[Data items]

━━━━━━━━━━━━━━━━

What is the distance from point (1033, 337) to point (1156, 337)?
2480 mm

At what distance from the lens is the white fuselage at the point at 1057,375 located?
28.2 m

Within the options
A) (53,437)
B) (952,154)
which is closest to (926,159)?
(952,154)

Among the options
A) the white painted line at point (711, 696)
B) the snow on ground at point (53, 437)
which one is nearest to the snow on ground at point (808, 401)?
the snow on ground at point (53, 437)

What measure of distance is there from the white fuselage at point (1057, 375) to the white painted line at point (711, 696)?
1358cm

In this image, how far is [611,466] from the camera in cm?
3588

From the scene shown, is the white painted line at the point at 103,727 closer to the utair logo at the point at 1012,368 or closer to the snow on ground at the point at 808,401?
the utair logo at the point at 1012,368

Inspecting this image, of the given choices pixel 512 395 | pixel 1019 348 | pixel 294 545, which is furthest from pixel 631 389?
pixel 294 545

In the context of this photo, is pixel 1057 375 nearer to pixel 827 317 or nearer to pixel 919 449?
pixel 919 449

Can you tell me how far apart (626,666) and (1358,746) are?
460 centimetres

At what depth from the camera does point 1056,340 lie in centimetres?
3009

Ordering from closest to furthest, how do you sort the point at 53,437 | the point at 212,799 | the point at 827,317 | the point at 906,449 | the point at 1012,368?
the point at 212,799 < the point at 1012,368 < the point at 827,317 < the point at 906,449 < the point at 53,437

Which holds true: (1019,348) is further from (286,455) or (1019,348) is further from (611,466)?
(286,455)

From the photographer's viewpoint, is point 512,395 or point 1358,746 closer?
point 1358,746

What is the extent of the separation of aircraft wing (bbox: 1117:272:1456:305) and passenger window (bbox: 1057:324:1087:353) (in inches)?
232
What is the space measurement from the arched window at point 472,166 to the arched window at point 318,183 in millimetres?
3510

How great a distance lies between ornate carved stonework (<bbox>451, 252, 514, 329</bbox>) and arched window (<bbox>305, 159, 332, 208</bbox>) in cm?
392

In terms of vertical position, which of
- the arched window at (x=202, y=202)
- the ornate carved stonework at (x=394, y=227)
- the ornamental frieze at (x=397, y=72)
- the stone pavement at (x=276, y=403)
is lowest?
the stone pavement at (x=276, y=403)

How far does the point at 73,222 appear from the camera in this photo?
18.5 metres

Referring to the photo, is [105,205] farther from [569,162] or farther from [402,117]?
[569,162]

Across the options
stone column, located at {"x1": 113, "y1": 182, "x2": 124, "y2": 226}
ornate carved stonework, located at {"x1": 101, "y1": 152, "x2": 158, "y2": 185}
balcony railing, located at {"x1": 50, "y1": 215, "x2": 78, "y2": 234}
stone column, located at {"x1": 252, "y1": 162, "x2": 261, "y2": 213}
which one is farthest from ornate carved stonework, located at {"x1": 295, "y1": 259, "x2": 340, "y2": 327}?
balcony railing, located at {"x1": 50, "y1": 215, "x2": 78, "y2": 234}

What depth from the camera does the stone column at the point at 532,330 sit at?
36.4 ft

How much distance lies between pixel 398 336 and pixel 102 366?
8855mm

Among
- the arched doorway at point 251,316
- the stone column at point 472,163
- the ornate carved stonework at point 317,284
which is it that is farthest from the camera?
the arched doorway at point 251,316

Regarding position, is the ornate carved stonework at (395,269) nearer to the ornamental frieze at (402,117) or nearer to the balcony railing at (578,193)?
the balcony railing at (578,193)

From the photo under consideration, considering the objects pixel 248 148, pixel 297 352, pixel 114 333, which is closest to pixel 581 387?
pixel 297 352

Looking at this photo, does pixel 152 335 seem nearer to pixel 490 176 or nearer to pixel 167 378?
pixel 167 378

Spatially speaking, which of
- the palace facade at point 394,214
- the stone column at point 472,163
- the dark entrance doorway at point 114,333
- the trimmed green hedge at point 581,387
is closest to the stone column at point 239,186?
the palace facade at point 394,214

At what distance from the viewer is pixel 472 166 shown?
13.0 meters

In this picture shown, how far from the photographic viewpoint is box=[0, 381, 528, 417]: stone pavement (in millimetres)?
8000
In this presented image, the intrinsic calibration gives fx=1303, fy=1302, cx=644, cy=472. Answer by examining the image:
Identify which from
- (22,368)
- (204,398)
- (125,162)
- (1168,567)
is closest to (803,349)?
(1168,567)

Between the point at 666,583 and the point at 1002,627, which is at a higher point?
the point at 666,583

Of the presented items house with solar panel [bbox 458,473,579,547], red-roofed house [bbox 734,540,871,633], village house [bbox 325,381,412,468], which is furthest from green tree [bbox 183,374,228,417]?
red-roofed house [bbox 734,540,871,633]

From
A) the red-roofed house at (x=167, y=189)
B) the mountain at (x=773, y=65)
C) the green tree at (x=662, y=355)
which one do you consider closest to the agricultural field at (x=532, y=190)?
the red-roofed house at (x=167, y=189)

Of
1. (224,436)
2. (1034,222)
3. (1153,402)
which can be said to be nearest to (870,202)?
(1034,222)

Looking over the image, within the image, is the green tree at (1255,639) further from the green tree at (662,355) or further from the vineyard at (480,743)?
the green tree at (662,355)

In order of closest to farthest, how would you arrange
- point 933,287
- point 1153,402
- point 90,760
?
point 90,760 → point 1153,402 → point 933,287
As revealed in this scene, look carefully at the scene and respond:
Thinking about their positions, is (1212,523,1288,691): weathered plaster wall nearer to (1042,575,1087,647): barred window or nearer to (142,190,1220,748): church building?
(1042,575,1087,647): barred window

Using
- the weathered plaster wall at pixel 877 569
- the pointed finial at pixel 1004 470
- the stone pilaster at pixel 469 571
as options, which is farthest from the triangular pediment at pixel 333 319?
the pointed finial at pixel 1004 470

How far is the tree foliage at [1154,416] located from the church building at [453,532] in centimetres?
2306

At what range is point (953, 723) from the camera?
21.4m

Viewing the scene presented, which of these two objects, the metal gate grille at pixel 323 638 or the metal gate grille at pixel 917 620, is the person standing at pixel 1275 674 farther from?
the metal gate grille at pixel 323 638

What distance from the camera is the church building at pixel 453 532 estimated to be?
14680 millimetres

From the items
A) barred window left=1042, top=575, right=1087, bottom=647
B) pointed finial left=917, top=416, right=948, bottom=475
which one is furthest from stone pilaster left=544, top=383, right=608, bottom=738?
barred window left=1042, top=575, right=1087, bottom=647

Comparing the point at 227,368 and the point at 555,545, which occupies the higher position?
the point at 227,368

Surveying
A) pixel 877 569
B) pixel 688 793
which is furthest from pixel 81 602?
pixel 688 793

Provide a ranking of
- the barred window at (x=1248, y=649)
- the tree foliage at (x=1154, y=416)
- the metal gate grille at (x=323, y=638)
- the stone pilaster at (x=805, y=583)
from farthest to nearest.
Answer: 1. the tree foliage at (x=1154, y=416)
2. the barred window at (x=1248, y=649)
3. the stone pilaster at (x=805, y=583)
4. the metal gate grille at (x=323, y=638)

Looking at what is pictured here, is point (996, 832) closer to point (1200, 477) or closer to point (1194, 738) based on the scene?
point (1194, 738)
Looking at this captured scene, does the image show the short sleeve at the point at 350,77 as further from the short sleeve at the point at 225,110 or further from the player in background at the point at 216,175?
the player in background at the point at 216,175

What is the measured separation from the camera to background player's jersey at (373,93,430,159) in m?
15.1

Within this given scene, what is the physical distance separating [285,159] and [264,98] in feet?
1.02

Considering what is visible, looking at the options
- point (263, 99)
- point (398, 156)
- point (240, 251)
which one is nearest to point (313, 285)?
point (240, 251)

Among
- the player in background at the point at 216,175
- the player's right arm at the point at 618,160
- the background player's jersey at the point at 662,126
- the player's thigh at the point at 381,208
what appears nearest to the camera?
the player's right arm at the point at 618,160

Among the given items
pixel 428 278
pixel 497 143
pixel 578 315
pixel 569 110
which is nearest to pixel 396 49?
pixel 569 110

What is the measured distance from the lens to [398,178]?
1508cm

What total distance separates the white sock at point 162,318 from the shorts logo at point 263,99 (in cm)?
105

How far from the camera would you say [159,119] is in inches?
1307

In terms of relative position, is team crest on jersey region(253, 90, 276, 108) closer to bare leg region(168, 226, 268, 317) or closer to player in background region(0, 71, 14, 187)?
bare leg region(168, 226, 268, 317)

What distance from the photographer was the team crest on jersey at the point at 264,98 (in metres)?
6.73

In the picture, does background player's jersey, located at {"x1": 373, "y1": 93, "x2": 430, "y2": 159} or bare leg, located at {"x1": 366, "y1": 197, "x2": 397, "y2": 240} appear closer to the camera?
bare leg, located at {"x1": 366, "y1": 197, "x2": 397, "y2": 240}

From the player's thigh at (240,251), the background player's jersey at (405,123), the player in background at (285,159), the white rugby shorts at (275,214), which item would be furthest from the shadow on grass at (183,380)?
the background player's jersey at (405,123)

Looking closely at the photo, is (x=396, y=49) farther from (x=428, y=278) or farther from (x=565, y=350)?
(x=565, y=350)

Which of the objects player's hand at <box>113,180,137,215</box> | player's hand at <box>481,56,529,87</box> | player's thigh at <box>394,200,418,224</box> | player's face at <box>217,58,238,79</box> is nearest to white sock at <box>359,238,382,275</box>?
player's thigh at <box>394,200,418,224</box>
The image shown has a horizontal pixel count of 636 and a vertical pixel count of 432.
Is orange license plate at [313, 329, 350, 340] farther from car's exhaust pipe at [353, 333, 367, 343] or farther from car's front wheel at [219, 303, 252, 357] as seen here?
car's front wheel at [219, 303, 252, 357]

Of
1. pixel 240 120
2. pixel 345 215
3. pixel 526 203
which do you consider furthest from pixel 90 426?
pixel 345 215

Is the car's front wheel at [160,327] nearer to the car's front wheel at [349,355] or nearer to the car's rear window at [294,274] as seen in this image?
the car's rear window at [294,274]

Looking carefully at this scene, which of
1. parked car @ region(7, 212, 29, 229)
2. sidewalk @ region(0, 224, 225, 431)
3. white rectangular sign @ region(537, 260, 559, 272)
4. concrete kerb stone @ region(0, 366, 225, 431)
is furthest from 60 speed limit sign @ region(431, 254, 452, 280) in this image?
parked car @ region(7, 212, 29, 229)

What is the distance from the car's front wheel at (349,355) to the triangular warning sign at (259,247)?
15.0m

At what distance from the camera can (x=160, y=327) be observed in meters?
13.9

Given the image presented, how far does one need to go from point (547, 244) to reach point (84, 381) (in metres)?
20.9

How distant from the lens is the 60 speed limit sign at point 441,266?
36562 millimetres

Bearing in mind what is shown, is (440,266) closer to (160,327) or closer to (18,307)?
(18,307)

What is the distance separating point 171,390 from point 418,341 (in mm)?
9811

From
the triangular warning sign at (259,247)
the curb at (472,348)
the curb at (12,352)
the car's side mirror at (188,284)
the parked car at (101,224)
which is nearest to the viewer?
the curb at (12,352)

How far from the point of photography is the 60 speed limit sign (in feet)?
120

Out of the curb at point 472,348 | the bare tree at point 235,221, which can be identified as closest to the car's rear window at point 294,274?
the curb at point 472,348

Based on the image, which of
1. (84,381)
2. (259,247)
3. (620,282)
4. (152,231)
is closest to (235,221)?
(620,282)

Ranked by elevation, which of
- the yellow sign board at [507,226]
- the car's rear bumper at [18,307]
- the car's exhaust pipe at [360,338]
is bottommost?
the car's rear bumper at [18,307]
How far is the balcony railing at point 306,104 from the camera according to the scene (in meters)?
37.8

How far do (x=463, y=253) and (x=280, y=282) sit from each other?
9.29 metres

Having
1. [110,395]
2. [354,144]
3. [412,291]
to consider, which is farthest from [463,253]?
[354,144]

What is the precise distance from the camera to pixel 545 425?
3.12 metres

━━━━━━━━━━━━━━━━

YOUR INSTRUCTIONS
Put the lines of the records starting with the line containing "At what distance from the camera" and running through the line containing "36562 millimetres" into a JSON list of strings, one string per line, leaving out blank lines.

CORRECT OUTPUT
[
  "At what distance from the camera can (x=160, y=327) be observed in meters?",
  "13.9",
  "Given the image presented, how far does one need to go from point (547, 244) to reach point (84, 381) (in metres)?",
  "20.9",
  "How distant from the lens is the 60 speed limit sign at point 441,266?",
  "36562 millimetres"
]